4. Use your tool of choice to smooth the shaving cream.


5. Dot food coloring over your shaving cream. You could sprinkle pell mell, or in a pattern.

dots of dye

6. Use the comb or toothpicks to make your design. Keep in mind that you want to keep the color on top of the foam, so it will make contact with the paper and make a print.

raking the dye

7. Gently set your paper on top of the foam, trying not to move it around. Use your hand to lightly press the paper into the dye, to get rid of any air pockets and ensure the paper touches the color. I leave it for a few seconds for good luck.

pressing paper

8. Carefully peel the paper off of the foam, and set it face up in the clean pan.

pulling paper

9. Use a scraper or other flat tool to gently brush the residual shaving foam from the paper, leaving the design behind.

10. Allow to dry thoroughly.

Here is a food coloring print. If you look carefully, you can see where I dripped water on it accidentally.
Here is a food coloring print. If you look carefully, you can see where I dripped water on it accidentally. Don’t do that.


Tempera paint:  If you are using tempera paints, thin them and use a paintbrush to carefully paint them on top of the shaving foam. It was especially gratifying to use tempera because I could slather on a goodly amount of pigment and leave very little white paper remaining. Also, there are a lot more colors from which to choose. You can mix food colors, but you never get an awesome purple or magenta that way.

The left side shows how I painted and dripped onto the shaving cream. The right shows the patterns I made with a toothpick.
The left side shows how I painted and dripped tempera onto the shaving cream. The right shows the patterns I made with a toothpick.
Detail of a tempera print
Detail of a tempera print

Acrylic paint and marbling dye: A major advantage of using these is that they are not water soluble. This means they are more permanent. Also, you can get more delicate results:

A print made with marbling dyes.
A print made with marbling dyes.

If you decide to go this route, you may want to add an extra step: put the print face up on a clean jelly roll pan and rinse it under running water. Then your print will be more archival. Plus, it will no longer smell like a manly man.

Washing an acrylic print.
Washing an acrylic print.

I did not opt for the pricey acrylics. You can often find the Palmer acrylics pictured below in the kids’ area of the art store, rather than the accomplished adult painter side.


My next plan is to marbleize blank postcards.
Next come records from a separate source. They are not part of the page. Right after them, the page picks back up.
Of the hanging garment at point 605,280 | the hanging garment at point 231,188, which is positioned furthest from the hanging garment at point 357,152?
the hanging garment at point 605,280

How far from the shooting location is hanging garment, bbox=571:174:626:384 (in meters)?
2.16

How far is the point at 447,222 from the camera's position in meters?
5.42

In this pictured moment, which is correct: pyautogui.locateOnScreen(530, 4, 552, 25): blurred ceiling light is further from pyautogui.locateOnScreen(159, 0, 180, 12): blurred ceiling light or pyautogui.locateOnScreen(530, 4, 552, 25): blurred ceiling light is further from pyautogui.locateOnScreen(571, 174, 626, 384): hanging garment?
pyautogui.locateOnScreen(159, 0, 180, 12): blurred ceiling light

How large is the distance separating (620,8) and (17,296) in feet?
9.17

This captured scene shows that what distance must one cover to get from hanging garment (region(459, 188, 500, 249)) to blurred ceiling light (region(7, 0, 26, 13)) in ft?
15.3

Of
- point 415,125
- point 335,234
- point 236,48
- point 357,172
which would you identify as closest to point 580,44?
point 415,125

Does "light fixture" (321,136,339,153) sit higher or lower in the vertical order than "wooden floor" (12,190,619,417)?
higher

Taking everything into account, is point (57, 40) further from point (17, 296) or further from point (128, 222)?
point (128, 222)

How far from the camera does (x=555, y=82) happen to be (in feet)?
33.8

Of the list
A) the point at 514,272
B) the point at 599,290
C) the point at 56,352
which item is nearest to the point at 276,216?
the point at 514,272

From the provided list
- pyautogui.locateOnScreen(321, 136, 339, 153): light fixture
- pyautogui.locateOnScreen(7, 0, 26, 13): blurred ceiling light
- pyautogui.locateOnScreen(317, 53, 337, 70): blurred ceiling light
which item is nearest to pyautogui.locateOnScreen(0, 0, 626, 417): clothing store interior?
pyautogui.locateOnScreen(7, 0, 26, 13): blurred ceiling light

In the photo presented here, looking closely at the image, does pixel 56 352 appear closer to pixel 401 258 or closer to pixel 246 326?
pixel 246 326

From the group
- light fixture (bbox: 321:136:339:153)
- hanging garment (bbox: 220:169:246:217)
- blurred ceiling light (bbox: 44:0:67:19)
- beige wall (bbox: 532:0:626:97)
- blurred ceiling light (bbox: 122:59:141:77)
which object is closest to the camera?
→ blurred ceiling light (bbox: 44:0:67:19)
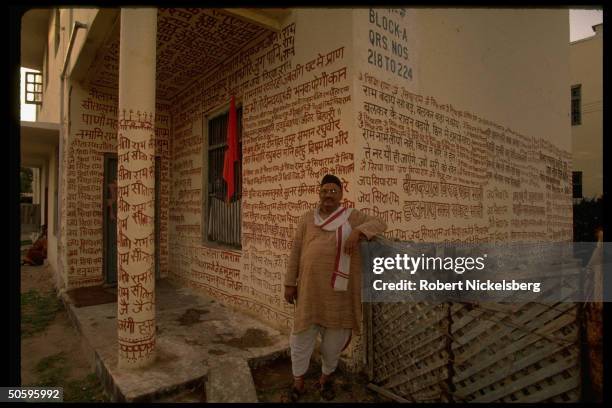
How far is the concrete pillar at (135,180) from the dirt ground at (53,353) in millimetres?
563

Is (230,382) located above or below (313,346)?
below

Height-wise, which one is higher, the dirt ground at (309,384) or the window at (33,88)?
the window at (33,88)

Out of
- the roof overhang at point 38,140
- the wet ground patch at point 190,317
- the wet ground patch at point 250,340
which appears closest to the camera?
the wet ground patch at point 250,340

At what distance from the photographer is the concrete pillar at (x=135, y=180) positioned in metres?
3.16

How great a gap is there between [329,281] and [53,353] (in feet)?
11.2

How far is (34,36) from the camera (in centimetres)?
1110

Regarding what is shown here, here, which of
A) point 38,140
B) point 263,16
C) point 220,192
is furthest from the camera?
point 38,140

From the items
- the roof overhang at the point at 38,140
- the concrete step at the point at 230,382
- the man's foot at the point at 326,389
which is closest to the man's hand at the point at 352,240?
the man's foot at the point at 326,389

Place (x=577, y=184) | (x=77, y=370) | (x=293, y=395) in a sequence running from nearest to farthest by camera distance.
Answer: (x=293, y=395) → (x=77, y=370) → (x=577, y=184)

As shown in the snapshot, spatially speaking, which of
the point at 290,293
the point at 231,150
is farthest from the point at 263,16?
the point at 290,293

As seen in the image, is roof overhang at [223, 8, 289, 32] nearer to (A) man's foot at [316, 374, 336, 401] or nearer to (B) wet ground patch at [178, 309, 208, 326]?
(B) wet ground patch at [178, 309, 208, 326]

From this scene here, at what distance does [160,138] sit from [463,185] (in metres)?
5.38

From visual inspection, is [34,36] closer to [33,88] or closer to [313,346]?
[33,88]

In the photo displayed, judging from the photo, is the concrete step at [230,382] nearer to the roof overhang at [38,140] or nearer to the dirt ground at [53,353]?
the dirt ground at [53,353]
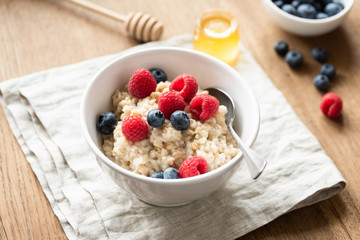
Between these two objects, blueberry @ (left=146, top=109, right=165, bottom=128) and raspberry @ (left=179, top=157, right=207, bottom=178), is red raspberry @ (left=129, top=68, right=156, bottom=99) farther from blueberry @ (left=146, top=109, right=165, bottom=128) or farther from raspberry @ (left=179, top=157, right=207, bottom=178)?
raspberry @ (left=179, top=157, right=207, bottom=178)

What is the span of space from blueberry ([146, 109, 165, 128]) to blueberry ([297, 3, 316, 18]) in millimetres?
1127

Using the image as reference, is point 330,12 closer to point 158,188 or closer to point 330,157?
point 330,157

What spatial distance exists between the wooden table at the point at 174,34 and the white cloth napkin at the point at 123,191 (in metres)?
0.05

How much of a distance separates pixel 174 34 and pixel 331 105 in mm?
841

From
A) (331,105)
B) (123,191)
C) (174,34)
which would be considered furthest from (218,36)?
(123,191)

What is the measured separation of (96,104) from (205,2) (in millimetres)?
1055

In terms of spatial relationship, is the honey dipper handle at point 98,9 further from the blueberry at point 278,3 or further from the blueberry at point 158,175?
the blueberry at point 158,175

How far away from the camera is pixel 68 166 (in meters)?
1.58

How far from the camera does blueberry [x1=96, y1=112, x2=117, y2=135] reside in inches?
55.6

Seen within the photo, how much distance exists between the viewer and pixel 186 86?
4.62ft

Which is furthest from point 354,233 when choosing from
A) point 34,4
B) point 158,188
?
point 34,4

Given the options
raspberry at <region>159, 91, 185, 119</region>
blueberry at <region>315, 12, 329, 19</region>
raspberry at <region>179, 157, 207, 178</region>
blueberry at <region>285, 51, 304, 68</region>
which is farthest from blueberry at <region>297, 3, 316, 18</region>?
raspberry at <region>179, 157, 207, 178</region>

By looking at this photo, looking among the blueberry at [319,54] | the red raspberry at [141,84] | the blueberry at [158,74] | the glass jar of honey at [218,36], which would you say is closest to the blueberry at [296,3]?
the blueberry at [319,54]

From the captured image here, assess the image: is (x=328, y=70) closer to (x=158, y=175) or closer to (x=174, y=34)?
(x=174, y=34)
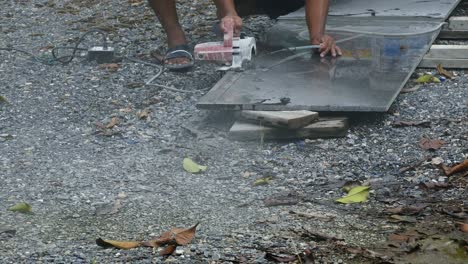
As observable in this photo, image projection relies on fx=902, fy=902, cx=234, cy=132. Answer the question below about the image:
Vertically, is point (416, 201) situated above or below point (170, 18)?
below

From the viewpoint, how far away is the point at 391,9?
590 cm

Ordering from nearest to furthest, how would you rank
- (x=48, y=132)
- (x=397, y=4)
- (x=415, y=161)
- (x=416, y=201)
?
(x=416, y=201) → (x=415, y=161) → (x=48, y=132) → (x=397, y=4)

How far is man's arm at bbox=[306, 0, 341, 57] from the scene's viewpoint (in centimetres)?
503

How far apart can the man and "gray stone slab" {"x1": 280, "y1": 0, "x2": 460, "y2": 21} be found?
0.19 metres

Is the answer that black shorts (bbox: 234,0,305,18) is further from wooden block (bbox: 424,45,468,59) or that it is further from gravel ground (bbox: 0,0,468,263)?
wooden block (bbox: 424,45,468,59)

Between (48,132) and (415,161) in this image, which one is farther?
(48,132)

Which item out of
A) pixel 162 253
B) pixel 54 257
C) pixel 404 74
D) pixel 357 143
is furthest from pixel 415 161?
pixel 54 257

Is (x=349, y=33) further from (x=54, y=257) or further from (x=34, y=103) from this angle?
(x=54, y=257)

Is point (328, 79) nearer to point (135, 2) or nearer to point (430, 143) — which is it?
point (430, 143)

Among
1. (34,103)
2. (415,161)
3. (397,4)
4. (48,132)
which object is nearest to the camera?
(415,161)

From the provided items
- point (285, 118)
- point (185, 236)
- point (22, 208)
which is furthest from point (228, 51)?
point (185, 236)

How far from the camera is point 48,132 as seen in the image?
440 cm

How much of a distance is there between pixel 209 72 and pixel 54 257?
8.19 feet

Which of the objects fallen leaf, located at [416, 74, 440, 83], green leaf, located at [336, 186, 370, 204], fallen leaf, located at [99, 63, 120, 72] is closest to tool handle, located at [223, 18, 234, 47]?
fallen leaf, located at [99, 63, 120, 72]
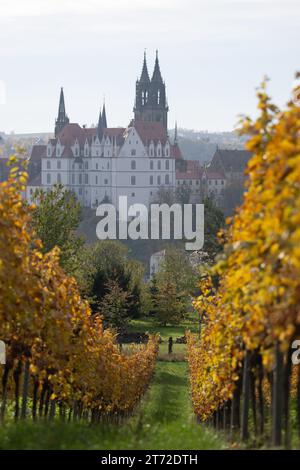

I was going to send one to my mother for Mothers’ Day, but it looks like I missed the boat. Maybe next year.

That’s all. Please let me know if you have any comments, questions, or suggestions.


Author: Beret Olsen

Beret Olsen is a writer, teacher, and photo editor for 100 Word Story. She loves toast, the Oxford comma, and all your comments and questions.

4 thoughts on “The Quick and Dirty Guide to Paper Marbling”

  1. Really great lesson. I recently learned hoe to make alcohol inks and want to try them with marbleing. I’ve also heard/read you can use laundry starch in place of the shaving cream for more archival results. Thanks so much for making this accessible for those who DON’T want to order sizing, alum and migrants from Dharma.


    1. I’d love to find out how to make alcohol inks. Those would certainly be more permanent than either food coloring or tempera paints. And thanks for the tip regarding laundry starch. I’ll have to try it!